Mass-rock, Cloonta, Co. Mayo
Co. Mayo |
Holy Sites & Wells
At the summit of a small hillock in Cloonta, County Mayo, a single irregular boulder sits within a low earthen bank.
To look at it now, the stone is unassuming, the kind that might easily be passed over. But local tradition holds that this was once an altar, a place where Catholic Mass was celebrated in secret during the Penal Era, when the practice of the faith carried serious legal consequences.

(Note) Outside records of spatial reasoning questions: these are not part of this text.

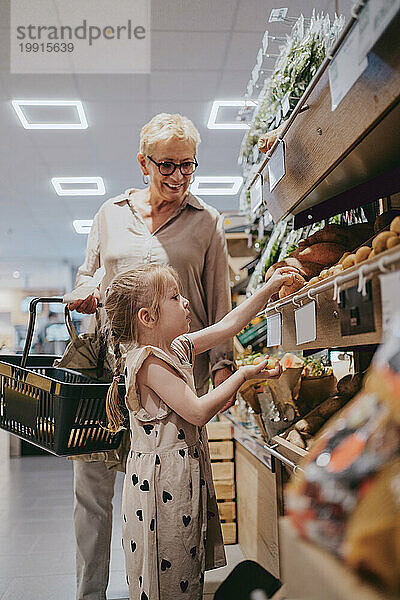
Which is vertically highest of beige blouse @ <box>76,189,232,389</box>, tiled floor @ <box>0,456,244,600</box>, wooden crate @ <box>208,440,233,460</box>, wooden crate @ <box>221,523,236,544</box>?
beige blouse @ <box>76,189,232,389</box>

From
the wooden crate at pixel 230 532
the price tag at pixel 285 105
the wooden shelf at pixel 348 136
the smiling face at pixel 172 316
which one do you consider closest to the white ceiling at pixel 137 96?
the price tag at pixel 285 105

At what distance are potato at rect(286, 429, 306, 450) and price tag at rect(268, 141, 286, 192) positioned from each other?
2.27 ft

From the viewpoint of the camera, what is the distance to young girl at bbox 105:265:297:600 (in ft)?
4.96

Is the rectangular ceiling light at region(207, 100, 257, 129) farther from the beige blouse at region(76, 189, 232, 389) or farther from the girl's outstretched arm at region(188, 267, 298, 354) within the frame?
the girl's outstretched arm at region(188, 267, 298, 354)

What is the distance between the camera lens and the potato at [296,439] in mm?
1670

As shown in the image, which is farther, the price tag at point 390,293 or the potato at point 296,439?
the potato at point 296,439

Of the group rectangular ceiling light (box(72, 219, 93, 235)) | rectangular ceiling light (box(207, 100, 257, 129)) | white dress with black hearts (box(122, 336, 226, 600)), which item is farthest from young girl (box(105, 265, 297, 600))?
rectangular ceiling light (box(72, 219, 93, 235))

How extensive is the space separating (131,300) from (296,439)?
598mm

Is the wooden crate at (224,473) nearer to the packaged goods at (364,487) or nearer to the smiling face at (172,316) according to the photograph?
the smiling face at (172,316)

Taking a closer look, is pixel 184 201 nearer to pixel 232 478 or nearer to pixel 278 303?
pixel 278 303

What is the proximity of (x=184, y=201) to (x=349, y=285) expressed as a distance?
4.04 ft

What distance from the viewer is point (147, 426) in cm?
157

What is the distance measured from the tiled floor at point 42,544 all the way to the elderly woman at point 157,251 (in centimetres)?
51

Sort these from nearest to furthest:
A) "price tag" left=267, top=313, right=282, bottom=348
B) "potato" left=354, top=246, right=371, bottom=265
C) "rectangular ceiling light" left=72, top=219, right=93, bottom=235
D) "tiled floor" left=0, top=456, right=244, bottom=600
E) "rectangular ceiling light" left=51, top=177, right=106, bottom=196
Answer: "potato" left=354, top=246, right=371, bottom=265, "price tag" left=267, top=313, right=282, bottom=348, "tiled floor" left=0, top=456, right=244, bottom=600, "rectangular ceiling light" left=51, top=177, right=106, bottom=196, "rectangular ceiling light" left=72, top=219, right=93, bottom=235
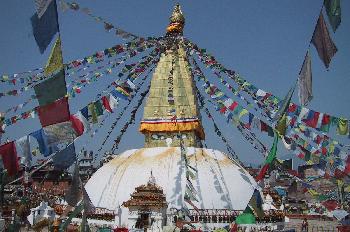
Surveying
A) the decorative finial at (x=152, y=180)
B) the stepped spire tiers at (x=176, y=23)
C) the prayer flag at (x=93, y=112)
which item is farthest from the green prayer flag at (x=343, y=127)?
the stepped spire tiers at (x=176, y=23)

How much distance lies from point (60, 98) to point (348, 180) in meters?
11.5

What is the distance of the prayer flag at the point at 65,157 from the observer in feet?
27.2

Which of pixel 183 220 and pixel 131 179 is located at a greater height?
pixel 131 179

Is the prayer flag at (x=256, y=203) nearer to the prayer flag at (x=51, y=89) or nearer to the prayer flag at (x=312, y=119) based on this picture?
the prayer flag at (x=312, y=119)

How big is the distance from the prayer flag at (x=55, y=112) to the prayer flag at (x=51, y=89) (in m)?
0.15

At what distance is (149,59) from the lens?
698 inches

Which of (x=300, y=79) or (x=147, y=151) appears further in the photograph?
(x=147, y=151)

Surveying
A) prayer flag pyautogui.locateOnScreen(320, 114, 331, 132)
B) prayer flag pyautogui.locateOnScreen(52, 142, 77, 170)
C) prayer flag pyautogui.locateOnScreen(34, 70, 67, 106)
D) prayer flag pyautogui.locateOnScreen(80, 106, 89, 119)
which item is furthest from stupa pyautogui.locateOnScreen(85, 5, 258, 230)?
prayer flag pyautogui.locateOnScreen(34, 70, 67, 106)

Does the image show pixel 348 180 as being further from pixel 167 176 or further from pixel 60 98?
pixel 60 98

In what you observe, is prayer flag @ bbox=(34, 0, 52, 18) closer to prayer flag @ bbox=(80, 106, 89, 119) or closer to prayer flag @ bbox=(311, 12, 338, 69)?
prayer flag @ bbox=(311, 12, 338, 69)

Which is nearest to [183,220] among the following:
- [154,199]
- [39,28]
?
[154,199]

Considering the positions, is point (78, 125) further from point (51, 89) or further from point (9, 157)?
point (51, 89)

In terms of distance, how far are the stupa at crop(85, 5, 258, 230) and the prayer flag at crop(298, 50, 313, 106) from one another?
246 inches

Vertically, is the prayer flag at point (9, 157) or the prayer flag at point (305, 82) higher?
the prayer flag at point (305, 82)
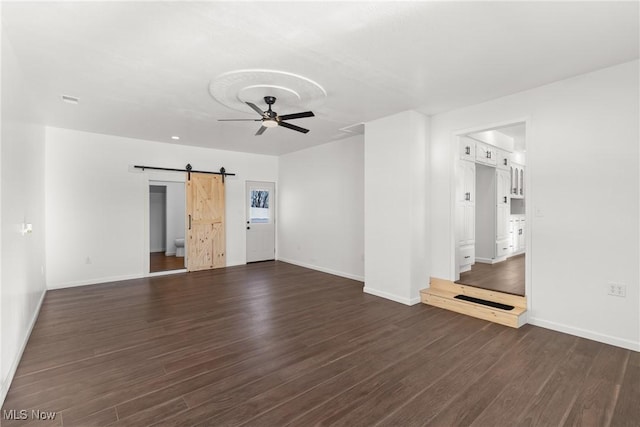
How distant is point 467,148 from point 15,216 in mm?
5678

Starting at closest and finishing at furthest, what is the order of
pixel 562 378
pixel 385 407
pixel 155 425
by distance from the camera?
pixel 155 425 → pixel 385 407 → pixel 562 378

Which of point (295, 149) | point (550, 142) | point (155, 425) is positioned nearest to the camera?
point (155, 425)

The Penal Laws, enacted in the late seventeenth and early eighteenth centuries, banned Catholic worship and stripped Catholics of property rights, political participation, and access to education. Priests who celebrated Mass risked imprisonment or worse, and congregations gathered wherever they could find cover, often on remote hillsides, in hollows, or behind field walls. Mass-rocks, as these outdoor altars came to be known, are found across Ireland, typically in elevated or sheltered spots that offered a view of approaching authorities. The Cloonta site fits that pattern. The hillock's flattish top, roughly thirteen and a half metres across, is partially enclosed by a bank of earth and small stones, running about nine metres on a north-northwest to south-southeast axis and standing half a metre high. The boulder that forms the focal point is built into this bank rather than set apart from it, suggesting the landscape itself was shaped, or at least used, with some deliberate purpose in mind.